Today’s blog post is for you if you, like us, are big fans of pink plants. We’re looking at our five favourite pink perennials.


Perennials are the real stalwarts of the gardening world. They work their socks off from the early spring right the way through to the early winter, cheering us with their gorgeous blooms and keeping the bees happy.


These hard-working plants not only look fab in your borders, but also make fantastic cut flowers, and work equally well in a container garden too – triple win!


So, just what is in our top five perennial pinks?



Sedums are particularly tough and can be found flowering right into November. They tolerate all sorts of difficult growing situations and careless gardeners and produce cute bell-shaped flower heads made up of tiny flowers packed tightly together. As they’re quite low growing, always position them at the front of any display you have planned.

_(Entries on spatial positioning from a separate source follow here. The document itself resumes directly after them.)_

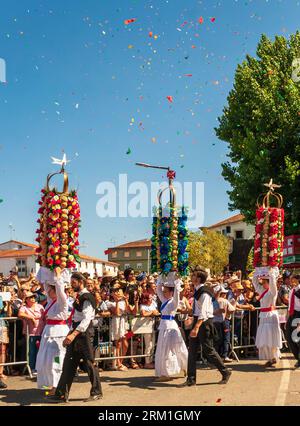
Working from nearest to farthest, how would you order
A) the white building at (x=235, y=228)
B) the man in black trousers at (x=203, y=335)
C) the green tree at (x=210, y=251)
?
the man in black trousers at (x=203, y=335)
the green tree at (x=210, y=251)
the white building at (x=235, y=228)

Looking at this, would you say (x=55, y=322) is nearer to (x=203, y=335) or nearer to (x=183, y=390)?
(x=183, y=390)

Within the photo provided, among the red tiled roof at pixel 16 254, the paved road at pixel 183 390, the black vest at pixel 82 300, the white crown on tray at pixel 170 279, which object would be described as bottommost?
the paved road at pixel 183 390

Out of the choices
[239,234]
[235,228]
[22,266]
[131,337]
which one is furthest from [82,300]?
[22,266]

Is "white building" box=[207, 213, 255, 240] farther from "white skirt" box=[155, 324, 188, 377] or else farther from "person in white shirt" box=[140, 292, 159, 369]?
"white skirt" box=[155, 324, 188, 377]

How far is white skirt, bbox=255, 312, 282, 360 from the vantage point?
1277cm

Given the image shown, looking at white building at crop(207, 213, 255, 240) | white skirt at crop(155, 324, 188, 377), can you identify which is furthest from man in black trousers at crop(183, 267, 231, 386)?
white building at crop(207, 213, 255, 240)

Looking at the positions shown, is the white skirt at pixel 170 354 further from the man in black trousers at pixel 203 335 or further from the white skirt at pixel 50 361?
the white skirt at pixel 50 361

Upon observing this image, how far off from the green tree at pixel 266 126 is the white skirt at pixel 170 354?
15555 mm

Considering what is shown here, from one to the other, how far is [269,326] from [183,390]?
3477 mm

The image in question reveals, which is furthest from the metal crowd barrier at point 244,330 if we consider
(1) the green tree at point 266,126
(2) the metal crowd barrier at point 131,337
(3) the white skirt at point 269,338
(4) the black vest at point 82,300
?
(1) the green tree at point 266,126

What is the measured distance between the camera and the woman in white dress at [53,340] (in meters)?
9.51

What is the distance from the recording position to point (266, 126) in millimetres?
26344

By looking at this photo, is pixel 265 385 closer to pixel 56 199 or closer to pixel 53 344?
pixel 53 344
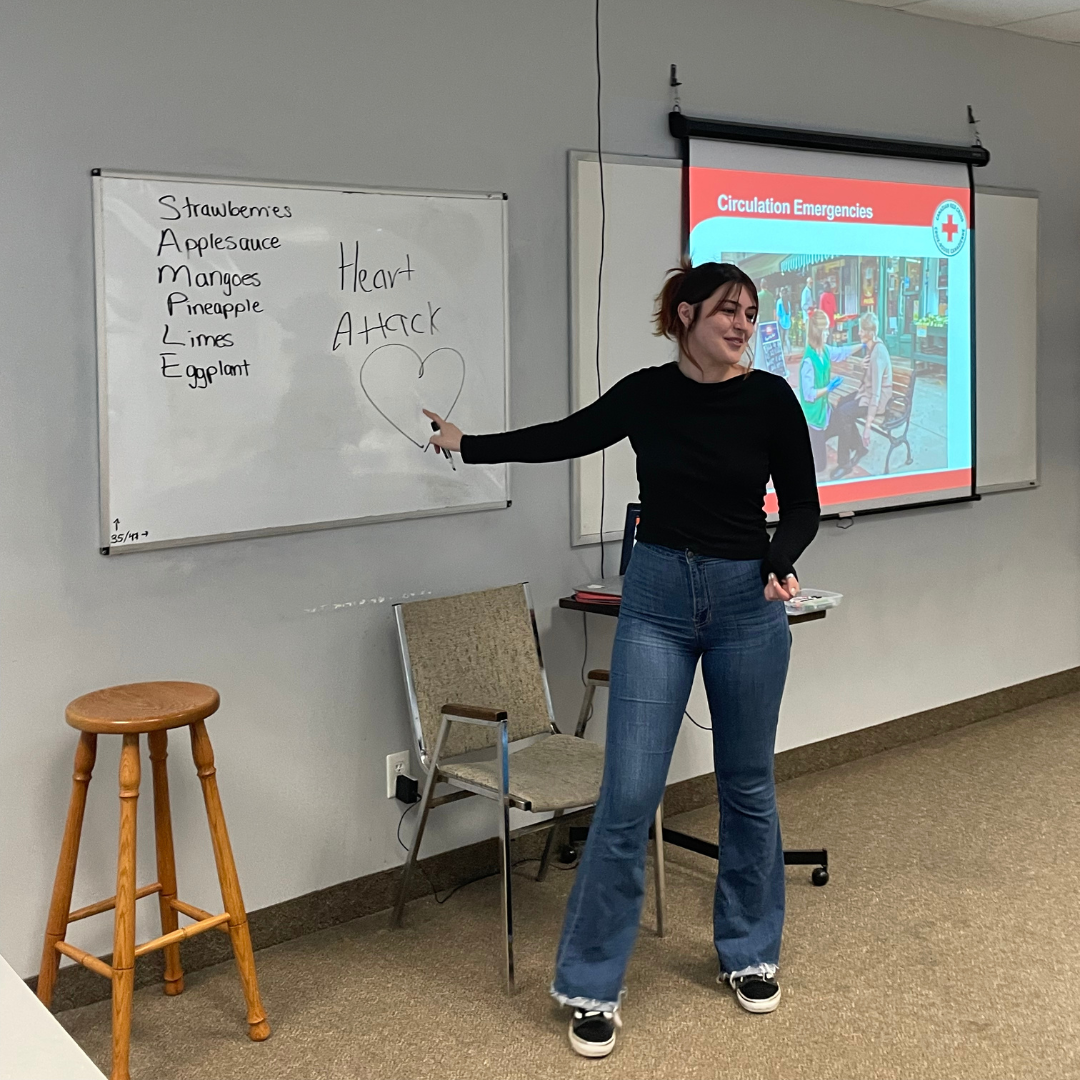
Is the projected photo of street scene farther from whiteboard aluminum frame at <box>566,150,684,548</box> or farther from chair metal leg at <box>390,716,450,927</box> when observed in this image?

Phlox come in all sorts of shapes and sizes but we love the pink ones the very best of all. Phlox paniculata is a great and highly popular variety that is highly fragranced and a big hit with bees. Phlox have tall stems so look great in the middle sections of border displays, and are characterised by tightly packed cheerful flowers.



Dianthus is a group of flowers incorporating carnations and pinks. They are a traditional accompaniment to cottage garden style planting schemes and are characterised by silvery foliage and long tall stems – these guys look great toward the rear of a border display. There are several varieties of dianthus so there’s something out there for everyone and for every growing environment.



Penstemons are a real gardening favourite and very similar to the other stalwart of the cottage garden, the foxglove. Again, there are many varieties but you will probably be most familiar with the traditional tubular-shaped flowering mid-height growers. These happy-go-lucky plants tolerate all sorts of growing conditions and look amazing when tightly packed together in a harmonious display of colour and scent.



For something a little different, we can’t get enough of the tiny trumpet-shaped flowers of the bergenia abendglut, otherwise known as elephant’s ears. They are fully hardy but have a very short flowering period of just one month – but what a flower they produce. What they lack in flowering longevity, they make up for with their unique and evergreen foliage making the bergenia a year-round fave here at The Garden Style Company.